2 Разумеется, в игре на инструменте существует и противоположная тенденция — стремление к виртуозности, т.е. к преодолению технических трудностей, оттачиванию особо трудных движений, вплоть до выхода за пределы вообразимого. Эта тенденция, хотя и существует всегда, все-таки больше проявляется на стадии инструментального профессионализма.
При этом важно заметить, что тело человека рассматривается не как статичный предмет, а в его динамическом аспекте, т.е. в движении. Движение может пониматься как один из способов мышления и, следовательно, быть интерпретировано в терминах «моторной грамматики» 1, состоящей из «словаря» движений и правил их комбинирования. Часть этого словаря движений может быть неспецифична для музыки, но иметь более широкое применение в местной традиционной культуре. Например, сходство нередко обнаруживается между движениями танца, игры на инструменте и движений при выполнении сельскохозяйственных работ. Именно такую связь демонстрируют в русской традиции ансамбли многоствольных флейт.
Игра на кугиклах — это занятие главным образом коллективное, причем участницы (их может быть от 2 до 6 человек) разделены на две группы. Ритмическая координация между играющими на кугиклах (одна группа начинает, другая следует за ней с небольшим отставанием) сродни ритмам коллективного труда: молотьбы цепами, толчению конопли и семян в ступе, отбиванию белья рубелями при стирке.
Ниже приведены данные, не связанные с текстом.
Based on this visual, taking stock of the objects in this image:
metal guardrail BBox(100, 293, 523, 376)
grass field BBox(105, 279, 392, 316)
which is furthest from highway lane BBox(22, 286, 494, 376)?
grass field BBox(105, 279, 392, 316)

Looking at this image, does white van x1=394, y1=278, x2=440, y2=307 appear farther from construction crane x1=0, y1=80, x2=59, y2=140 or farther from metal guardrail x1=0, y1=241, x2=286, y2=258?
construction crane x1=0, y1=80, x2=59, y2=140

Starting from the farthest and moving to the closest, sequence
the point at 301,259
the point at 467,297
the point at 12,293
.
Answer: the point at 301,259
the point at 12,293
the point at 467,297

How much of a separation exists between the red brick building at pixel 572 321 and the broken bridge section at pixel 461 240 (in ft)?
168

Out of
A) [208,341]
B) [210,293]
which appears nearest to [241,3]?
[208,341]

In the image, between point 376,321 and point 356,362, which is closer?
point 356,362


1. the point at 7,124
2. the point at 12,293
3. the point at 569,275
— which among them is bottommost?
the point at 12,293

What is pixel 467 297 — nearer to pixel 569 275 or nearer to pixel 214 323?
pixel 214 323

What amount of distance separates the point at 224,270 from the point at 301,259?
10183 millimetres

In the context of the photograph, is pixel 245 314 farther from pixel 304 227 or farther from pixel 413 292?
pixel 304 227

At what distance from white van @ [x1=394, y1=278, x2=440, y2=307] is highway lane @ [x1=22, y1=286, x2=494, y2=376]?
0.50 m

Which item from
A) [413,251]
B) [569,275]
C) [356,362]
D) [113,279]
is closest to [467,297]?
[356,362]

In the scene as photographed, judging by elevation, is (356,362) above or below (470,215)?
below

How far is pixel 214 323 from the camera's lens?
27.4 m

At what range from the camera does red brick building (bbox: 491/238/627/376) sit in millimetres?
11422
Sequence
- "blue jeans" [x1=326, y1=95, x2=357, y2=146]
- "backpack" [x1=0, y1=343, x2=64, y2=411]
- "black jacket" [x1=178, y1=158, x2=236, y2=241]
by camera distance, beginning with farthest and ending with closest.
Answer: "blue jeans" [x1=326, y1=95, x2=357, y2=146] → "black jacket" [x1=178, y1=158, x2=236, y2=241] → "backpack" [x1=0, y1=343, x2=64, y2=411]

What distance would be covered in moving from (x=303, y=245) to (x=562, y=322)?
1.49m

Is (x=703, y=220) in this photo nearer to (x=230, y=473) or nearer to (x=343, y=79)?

Все эти виды деятельности несут в себе элемент игры, эстетического удовольствия: ритмическая координация иногда необходима (как в молотьбе и толчении в ступе), а иногда просто устанавливается для развлечения. По рассказам брянских исполнительниц, когда бабы стирали белье, то удары рубелями «ладили» наперебой друг к другу, и если какая-то из них не попадала в ритм, то ее отгоняли подальше. Даже такая тяжелая работа, как молотьба, сродни танцу и музыке, и у прохожих «музыка цепов» вызывала желание танцевать. Игра на кугиклах самими исполнителями часто сравнивается с молотьбой. Во всех этих случаях расстояние между работой и игрой, музыкой, танцем невелико, и одно может легко переходить в другое, заимствовать движения и превращать их из работы в искусство, удовольствие 2. С другой стороны, именно ритмическая координация и есть то, что отличает музыку кугикл от очень близких им по тембру звуков природы (крики птиц, кваканье лягушек, шум ветра в сухом тростнике). Как было сказано выше, именно неумелую нескоординированную игру кугикалыцицы сравнивают с кваканьем лягушек.
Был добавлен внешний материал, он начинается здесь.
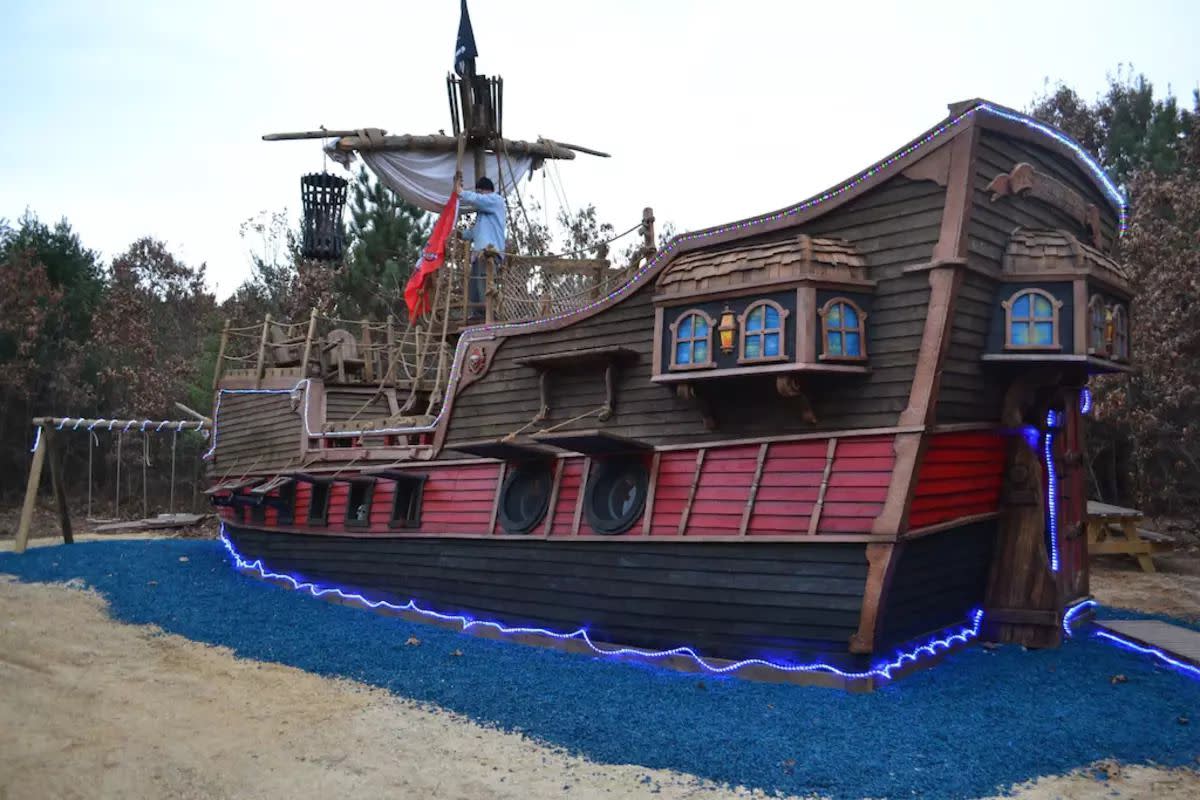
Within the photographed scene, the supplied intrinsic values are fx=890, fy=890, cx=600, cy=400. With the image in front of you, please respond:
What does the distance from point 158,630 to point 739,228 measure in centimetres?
757

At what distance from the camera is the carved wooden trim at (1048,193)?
23.5 feet

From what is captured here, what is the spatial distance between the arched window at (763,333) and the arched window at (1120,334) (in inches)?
127

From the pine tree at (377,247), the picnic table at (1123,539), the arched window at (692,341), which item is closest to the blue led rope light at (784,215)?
the arched window at (692,341)

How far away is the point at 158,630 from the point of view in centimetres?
980

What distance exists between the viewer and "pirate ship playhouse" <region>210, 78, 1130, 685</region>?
685 cm

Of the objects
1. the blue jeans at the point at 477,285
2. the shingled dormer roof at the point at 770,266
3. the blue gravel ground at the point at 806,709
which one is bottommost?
the blue gravel ground at the point at 806,709

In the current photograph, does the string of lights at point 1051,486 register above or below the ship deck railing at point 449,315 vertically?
below

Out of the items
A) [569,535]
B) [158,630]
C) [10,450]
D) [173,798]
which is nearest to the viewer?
[173,798]

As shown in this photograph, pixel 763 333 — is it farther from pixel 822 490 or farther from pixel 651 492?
pixel 651 492

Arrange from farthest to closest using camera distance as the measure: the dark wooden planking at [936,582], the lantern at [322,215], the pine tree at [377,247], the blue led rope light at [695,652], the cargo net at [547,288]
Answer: the pine tree at [377,247] < the lantern at [322,215] < the cargo net at [547,288] < the dark wooden planking at [936,582] < the blue led rope light at [695,652]

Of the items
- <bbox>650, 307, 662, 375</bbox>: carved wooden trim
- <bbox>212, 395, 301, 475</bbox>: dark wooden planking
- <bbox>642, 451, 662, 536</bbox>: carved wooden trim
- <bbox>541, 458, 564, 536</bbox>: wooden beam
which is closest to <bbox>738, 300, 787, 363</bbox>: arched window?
<bbox>650, 307, 662, 375</bbox>: carved wooden trim

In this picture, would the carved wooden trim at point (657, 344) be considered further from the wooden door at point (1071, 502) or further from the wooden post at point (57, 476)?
the wooden post at point (57, 476)

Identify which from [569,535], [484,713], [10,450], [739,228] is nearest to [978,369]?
[739,228]

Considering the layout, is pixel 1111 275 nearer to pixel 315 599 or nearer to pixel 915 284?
pixel 915 284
Использование голоса в игре на кугиклах возвращает нас к теме тела как инструмента. Играющие одной из групп (те, что начинают первыми) «фифкают» или «спаукают», т.е. вокализируют асемантические слоговые формулы в постоянном контрапункте со звуками, продуваемыми на дудочках. Эта сторона их искусства очень ценится в самой традиции (именно качества голоса кутикальщицы и ее умение «фифкать» «у лад» всегда обсуждаются слушателями в первую очередь).